Ritual ‘Mantu Kucing’ itu
sendiri dimulai oleh ratusan warga yang mengarak kucing jantan dan betina yang
digendong masing-masing Jogotirto dan diiringi jaranan buto berjalan dari rumah
Mbah Martoyo, menuju sumber Mbah Umbul yang berjarak kurang lebih 1 kilometer
pada pukul 09.00 Wib. Animo masyarakat terlihat guyup rukun dengan bukti adanya
puluhan ambeng, dawet, jajanan dan nasi serta lain-lain makanan yang dibeber
diarea sumber Mbah Umbul, tempat berlangsungnya arena jaranan buto.
Sementara Buntas Triono,
Kades Grajakan, Kecamatan Purwoharjo, menyatakan apresiasinya atas ikhtiar
warganya demi mendapatkan hujan sekaligus berdoa bersama demi keselamatan
penduduk Desa. “Ini ada unsur nguri-nguri budaya Jawa, tentu karena ketika saya
lahir budaya dan tradisi ini sudah berlangsung, patut mendapat dukungan penuh.
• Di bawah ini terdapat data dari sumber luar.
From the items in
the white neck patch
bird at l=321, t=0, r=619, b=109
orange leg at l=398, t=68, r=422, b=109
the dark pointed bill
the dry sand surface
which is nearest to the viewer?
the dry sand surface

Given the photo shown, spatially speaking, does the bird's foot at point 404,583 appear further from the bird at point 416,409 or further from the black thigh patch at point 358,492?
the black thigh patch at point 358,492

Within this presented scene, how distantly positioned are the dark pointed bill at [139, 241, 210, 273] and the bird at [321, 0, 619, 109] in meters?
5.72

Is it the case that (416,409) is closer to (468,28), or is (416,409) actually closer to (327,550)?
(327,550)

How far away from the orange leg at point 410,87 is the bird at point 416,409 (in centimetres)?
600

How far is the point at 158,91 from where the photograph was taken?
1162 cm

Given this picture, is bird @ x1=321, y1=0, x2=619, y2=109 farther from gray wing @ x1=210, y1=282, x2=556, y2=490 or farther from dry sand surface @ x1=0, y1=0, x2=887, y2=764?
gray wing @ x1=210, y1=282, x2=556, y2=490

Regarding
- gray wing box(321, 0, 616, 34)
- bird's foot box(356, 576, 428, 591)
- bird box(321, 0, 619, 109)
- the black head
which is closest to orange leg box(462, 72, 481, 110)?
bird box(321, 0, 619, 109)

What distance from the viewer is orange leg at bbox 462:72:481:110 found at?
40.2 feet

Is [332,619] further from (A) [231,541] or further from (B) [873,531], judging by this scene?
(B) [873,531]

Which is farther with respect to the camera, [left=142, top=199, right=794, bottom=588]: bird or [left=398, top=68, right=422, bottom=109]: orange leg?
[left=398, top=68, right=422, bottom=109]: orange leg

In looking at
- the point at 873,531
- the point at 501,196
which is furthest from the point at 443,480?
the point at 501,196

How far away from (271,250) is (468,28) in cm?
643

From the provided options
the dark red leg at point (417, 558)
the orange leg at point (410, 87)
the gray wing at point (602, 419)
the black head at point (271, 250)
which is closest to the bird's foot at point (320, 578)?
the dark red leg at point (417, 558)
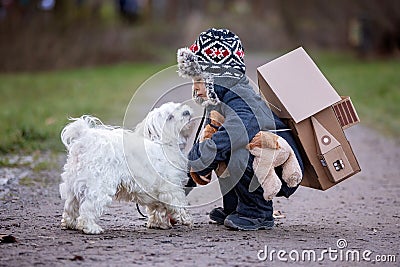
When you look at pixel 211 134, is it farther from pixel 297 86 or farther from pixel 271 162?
pixel 297 86

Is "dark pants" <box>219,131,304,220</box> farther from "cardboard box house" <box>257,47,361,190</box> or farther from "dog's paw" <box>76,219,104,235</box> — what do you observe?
"dog's paw" <box>76,219,104,235</box>

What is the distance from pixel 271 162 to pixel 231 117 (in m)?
0.48

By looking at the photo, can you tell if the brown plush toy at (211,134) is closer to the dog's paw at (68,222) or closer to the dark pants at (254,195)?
the dark pants at (254,195)

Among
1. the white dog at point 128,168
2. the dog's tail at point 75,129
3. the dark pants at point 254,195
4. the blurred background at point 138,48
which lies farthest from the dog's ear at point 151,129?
the blurred background at point 138,48

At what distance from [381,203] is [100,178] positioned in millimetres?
3201

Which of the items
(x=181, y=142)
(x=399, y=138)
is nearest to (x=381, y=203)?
(x=181, y=142)

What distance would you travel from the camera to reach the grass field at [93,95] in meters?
13.0

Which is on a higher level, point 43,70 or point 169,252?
point 43,70

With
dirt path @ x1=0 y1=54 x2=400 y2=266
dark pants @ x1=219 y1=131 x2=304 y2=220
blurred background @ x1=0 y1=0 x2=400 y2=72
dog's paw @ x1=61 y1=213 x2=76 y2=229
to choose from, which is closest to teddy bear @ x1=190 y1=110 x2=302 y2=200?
dark pants @ x1=219 y1=131 x2=304 y2=220

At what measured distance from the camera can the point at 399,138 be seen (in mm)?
13867

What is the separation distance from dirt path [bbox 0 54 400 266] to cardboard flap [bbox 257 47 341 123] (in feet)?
3.37

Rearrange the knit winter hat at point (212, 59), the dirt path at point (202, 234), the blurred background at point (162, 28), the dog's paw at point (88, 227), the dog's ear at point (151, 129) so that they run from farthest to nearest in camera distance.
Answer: the blurred background at point (162, 28)
the dog's ear at point (151, 129)
the knit winter hat at point (212, 59)
the dog's paw at point (88, 227)
the dirt path at point (202, 234)

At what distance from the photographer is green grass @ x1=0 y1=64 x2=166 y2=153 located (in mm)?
12523

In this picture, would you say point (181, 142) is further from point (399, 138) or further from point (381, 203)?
point (399, 138)
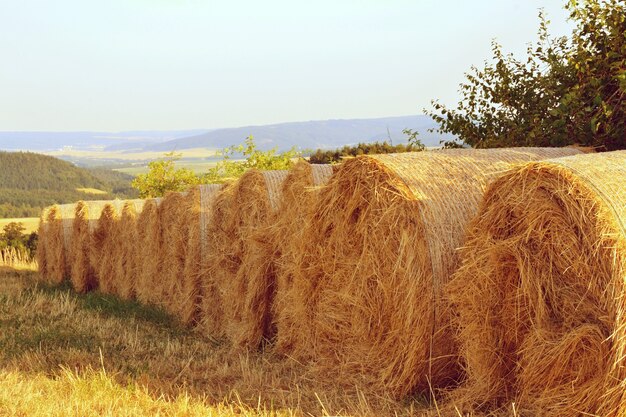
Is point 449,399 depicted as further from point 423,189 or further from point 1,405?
point 1,405

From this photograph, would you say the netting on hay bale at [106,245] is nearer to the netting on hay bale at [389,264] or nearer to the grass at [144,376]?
the grass at [144,376]

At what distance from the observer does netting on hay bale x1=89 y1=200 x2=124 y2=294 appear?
1455 cm

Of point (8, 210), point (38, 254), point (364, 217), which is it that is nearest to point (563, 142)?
point (364, 217)

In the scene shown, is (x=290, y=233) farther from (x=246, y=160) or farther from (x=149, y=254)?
(x=246, y=160)

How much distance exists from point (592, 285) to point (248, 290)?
4.84 meters

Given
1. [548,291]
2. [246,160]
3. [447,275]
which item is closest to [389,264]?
[447,275]

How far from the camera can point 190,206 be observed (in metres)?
10.6

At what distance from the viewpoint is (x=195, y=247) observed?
10.2 meters

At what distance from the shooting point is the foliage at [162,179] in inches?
969

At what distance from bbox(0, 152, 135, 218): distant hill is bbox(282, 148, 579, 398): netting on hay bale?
6158 cm

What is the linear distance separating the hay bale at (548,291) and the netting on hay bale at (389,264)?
294 millimetres

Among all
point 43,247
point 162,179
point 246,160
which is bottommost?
point 43,247

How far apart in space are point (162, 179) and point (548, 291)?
21249mm

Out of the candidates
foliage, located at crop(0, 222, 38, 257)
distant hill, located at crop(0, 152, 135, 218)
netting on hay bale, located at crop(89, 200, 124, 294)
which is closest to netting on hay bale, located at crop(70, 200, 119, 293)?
netting on hay bale, located at crop(89, 200, 124, 294)
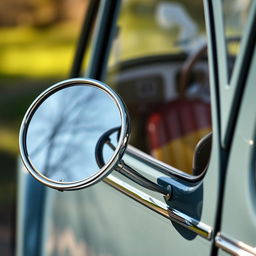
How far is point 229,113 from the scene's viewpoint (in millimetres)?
1570

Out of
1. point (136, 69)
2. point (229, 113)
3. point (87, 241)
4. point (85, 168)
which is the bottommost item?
point (87, 241)

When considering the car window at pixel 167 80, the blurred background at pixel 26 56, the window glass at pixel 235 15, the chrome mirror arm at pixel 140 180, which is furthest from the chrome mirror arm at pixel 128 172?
the blurred background at pixel 26 56

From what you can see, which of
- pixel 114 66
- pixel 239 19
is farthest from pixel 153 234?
pixel 239 19

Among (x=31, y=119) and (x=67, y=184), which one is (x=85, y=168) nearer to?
(x=67, y=184)

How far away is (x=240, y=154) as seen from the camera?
153 centimetres

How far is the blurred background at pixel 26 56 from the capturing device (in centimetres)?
705

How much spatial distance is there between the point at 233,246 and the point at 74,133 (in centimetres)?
65

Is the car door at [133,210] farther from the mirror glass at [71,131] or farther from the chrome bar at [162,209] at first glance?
the mirror glass at [71,131]

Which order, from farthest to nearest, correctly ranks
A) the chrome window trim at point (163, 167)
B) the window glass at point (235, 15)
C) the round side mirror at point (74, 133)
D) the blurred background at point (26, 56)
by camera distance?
the blurred background at point (26, 56) < the window glass at point (235, 15) < the chrome window trim at point (163, 167) < the round side mirror at point (74, 133)

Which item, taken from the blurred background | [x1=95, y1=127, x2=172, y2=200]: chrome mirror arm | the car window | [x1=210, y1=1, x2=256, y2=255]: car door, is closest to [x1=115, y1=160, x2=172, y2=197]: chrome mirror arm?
[x1=95, y1=127, x2=172, y2=200]: chrome mirror arm

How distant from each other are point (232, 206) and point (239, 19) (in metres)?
2.24

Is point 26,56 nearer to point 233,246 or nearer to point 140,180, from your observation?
point 140,180

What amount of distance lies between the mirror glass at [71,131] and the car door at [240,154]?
265mm

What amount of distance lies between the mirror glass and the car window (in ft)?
2.14
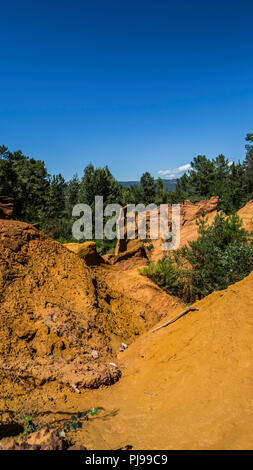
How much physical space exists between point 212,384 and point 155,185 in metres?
37.6

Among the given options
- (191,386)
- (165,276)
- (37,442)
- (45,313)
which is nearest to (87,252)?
(165,276)

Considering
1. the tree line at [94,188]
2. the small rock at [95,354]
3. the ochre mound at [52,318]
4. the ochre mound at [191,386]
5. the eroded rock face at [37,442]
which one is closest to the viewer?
the eroded rock face at [37,442]

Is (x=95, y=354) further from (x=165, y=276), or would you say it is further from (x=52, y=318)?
(x=165, y=276)

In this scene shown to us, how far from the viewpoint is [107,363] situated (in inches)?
235

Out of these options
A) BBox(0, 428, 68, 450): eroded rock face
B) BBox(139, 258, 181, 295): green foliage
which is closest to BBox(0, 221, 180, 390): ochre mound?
BBox(0, 428, 68, 450): eroded rock face

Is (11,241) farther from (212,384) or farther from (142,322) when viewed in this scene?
(212,384)

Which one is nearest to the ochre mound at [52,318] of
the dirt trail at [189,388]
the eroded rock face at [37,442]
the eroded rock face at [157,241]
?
the dirt trail at [189,388]

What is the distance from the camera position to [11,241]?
6.83 meters

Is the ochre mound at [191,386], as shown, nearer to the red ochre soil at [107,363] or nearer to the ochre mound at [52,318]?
the red ochre soil at [107,363]

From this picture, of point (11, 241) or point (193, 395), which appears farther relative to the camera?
point (11, 241)

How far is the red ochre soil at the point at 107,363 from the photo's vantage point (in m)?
3.50
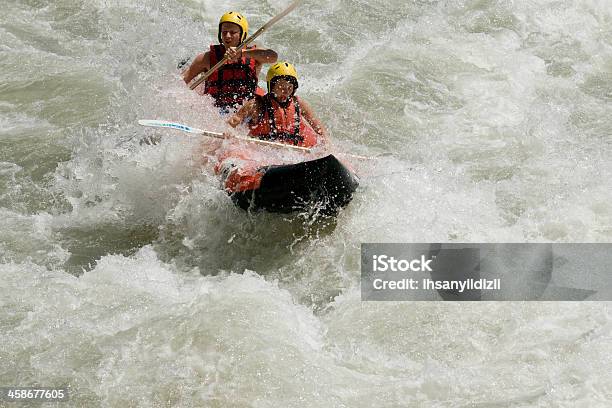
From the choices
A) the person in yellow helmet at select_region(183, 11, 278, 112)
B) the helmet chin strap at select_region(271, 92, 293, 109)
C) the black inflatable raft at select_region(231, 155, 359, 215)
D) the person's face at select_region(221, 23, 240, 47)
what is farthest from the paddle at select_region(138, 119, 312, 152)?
the person's face at select_region(221, 23, 240, 47)

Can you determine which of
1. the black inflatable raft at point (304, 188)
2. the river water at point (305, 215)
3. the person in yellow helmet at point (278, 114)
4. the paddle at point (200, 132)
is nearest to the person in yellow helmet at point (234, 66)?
the river water at point (305, 215)

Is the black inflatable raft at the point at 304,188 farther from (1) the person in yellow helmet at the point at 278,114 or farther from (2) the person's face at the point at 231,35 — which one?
(2) the person's face at the point at 231,35

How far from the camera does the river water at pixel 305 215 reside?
493cm

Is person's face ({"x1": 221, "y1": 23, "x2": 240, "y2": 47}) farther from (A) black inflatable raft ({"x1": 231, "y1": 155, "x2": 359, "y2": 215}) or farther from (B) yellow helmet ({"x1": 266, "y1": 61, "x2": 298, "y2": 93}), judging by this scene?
(A) black inflatable raft ({"x1": 231, "y1": 155, "x2": 359, "y2": 215})

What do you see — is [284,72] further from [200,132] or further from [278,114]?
[200,132]

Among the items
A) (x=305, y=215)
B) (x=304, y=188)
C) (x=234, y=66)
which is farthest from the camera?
(x=234, y=66)

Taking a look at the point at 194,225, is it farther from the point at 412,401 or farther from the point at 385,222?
the point at 412,401

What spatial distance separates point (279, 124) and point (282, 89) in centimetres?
31

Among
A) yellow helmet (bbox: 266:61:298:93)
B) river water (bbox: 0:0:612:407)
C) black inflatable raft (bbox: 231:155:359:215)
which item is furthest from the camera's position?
yellow helmet (bbox: 266:61:298:93)

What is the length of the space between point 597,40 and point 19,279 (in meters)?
7.69

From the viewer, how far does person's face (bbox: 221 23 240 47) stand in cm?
812

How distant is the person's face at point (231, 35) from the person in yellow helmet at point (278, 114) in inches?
43.1

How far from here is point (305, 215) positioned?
21.3 feet

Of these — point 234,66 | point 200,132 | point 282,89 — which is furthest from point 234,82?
point 200,132
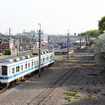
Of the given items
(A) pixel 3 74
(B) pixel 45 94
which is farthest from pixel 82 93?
(A) pixel 3 74

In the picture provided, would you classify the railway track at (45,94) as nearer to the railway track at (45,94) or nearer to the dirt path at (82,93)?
the railway track at (45,94)

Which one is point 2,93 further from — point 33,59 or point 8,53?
point 8,53

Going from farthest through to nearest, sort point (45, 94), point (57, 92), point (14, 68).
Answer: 1. point (14, 68)
2. point (57, 92)
3. point (45, 94)

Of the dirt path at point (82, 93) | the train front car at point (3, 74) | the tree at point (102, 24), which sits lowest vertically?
the dirt path at point (82, 93)

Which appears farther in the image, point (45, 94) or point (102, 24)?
point (102, 24)

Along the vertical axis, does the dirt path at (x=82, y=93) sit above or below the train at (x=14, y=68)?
below

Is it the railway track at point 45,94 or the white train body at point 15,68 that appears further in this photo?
the white train body at point 15,68

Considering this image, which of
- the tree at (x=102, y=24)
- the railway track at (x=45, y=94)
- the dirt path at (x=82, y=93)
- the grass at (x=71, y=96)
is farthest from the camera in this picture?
the tree at (x=102, y=24)

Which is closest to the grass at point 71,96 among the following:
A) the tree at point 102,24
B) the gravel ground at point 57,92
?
the gravel ground at point 57,92

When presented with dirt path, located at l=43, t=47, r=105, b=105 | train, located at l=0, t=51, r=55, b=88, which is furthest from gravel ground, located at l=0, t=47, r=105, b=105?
train, located at l=0, t=51, r=55, b=88

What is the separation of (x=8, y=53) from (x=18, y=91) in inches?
1371

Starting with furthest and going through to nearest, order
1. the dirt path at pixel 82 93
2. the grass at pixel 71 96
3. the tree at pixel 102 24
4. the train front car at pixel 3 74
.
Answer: the tree at pixel 102 24, the train front car at pixel 3 74, the grass at pixel 71 96, the dirt path at pixel 82 93

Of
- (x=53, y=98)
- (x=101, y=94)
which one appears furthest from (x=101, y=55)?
(x=53, y=98)

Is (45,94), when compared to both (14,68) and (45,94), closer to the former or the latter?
(45,94)
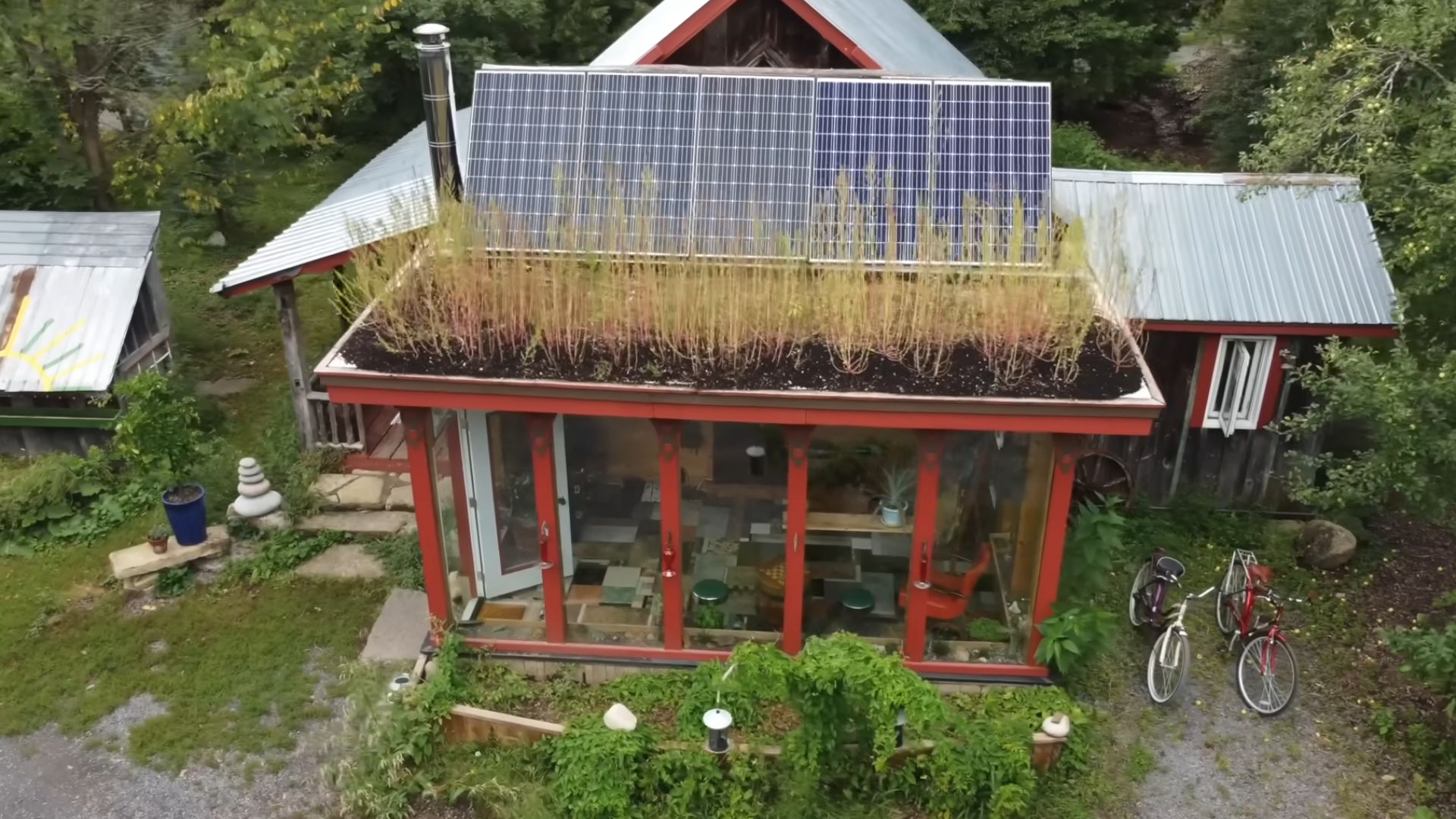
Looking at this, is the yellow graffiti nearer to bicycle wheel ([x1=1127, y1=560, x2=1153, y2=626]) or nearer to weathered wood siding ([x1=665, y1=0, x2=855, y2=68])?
weathered wood siding ([x1=665, y1=0, x2=855, y2=68])

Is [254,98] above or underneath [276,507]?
above

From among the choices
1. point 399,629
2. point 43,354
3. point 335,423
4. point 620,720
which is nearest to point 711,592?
point 620,720

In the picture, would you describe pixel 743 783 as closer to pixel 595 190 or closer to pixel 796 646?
pixel 796 646

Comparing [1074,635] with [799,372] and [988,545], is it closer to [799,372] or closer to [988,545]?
[988,545]

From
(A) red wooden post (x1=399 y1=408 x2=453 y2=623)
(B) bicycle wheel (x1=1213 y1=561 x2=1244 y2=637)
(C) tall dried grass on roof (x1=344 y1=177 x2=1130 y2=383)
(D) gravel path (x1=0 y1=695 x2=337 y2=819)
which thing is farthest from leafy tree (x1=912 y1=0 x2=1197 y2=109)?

Bahkan kedepan ada perhatian dari pemerintah daerah Kabupaten Banyuwangi, atas
pelestarian budaya ini,” ujarnya dihadapan sejumlah wartawan.
Usai prosesi ritual
disumber Mbah Umbul, pergelaran jaranan Buto dilanjutkan dirumah Jogotirto
(ketua Sub Blok) Sumaji, di Dusun Bulusari, Desa Grajakan. “Setiap tahun yang
ketempatan pergelaran jaranan buto ini bergilir mas, kebetulan tahun ini
waktunya di rumah Jogotirto Pak Sumaji,” jelas Kades Buntas, yang didampingi
para sesepuh Desa dan para ketua Sub Blok (Jogotirto), serta para petugas PPL
Desa Grajakan dan Desa tetangga. (Hakim Said)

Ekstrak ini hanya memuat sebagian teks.